Entries provided:
· · · ·

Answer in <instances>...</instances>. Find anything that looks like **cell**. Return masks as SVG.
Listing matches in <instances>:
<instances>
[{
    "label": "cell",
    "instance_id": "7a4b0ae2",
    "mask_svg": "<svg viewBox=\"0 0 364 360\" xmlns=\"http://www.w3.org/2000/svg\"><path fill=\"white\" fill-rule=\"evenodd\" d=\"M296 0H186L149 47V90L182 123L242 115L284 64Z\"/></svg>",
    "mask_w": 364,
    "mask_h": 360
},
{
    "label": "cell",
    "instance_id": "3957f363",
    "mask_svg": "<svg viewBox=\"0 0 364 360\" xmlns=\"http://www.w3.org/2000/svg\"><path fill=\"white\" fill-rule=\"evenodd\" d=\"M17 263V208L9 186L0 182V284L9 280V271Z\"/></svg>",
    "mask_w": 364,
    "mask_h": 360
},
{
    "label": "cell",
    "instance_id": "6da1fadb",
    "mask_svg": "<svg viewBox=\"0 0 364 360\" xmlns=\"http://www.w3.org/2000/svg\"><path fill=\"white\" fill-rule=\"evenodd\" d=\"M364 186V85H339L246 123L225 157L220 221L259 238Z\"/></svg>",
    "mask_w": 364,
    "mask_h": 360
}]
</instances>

· · · ·

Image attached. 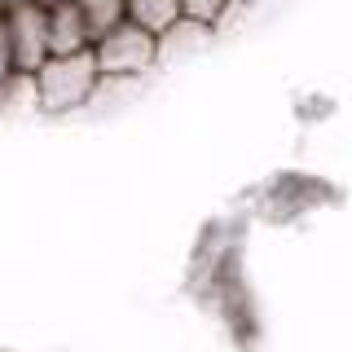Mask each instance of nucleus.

· · · ·

Exercise instructions:
Write out the items word for word, beginning at the line that contains "Answer in <instances>...</instances>." and stopping after the line that contains "186V85H339L246 123L225 157L220", with both of those lines included.

Right answer:
Answer in <instances>...</instances>. Find anything that looks like **cell**. Return masks as SVG.
Listing matches in <instances>:
<instances>
[{
    "label": "cell",
    "instance_id": "7a4b0ae2",
    "mask_svg": "<svg viewBox=\"0 0 364 360\" xmlns=\"http://www.w3.org/2000/svg\"><path fill=\"white\" fill-rule=\"evenodd\" d=\"M296 0H186L149 47V90L182 123L242 115L284 64Z\"/></svg>",
    "mask_w": 364,
    "mask_h": 360
},
{
    "label": "cell",
    "instance_id": "3957f363",
    "mask_svg": "<svg viewBox=\"0 0 364 360\" xmlns=\"http://www.w3.org/2000/svg\"><path fill=\"white\" fill-rule=\"evenodd\" d=\"M17 263V208L9 186L0 182V284L9 280V271Z\"/></svg>",
    "mask_w": 364,
    "mask_h": 360
},
{
    "label": "cell",
    "instance_id": "6da1fadb",
    "mask_svg": "<svg viewBox=\"0 0 364 360\" xmlns=\"http://www.w3.org/2000/svg\"><path fill=\"white\" fill-rule=\"evenodd\" d=\"M364 186V85H339L246 123L225 157L220 221L259 238Z\"/></svg>",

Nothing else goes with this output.